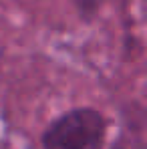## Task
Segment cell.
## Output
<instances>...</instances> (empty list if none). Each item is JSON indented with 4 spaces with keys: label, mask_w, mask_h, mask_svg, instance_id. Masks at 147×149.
<instances>
[{
    "label": "cell",
    "mask_w": 147,
    "mask_h": 149,
    "mask_svg": "<svg viewBox=\"0 0 147 149\" xmlns=\"http://www.w3.org/2000/svg\"><path fill=\"white\" fill-rule=\"evenodd\" d=\"M107 121L103 113L81 107L63 113L42 133L45 149H103Z\"/></svg>",
    "instance_id": "obj_1"
}]
</instances>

● TASK OBJECTIVE
Update the material above by changing "Masks" to "Outlines" and keeping every other part identical. Leave the pictures out of your answer.

● OUTPUT OF THE EXERCISE
## Task
Segment cell.
## Output
<instances>...</instances> (empty list if none). Each item is JSON indented with 4 spaces with keys: label, mask_w, mask_h, mask_svg, instance_id. Outlines at 147×149.
<instances>
[{
    "label": "cell",
    "mask_w": 147,
    "mask_h": 149,
    "mask_svg": "<svg viewBox=\"0 0 147 149\" xmlns=\"http://www.w3.org/2000/svg\"><path fill=\"white\" fill-rule=\"evenodd\" d=\"M107 121L103 113L81 107L63 113L42 133L45 149H103Z\"/></svg>",
    "instance_id": "obj_1"
}]
</instances>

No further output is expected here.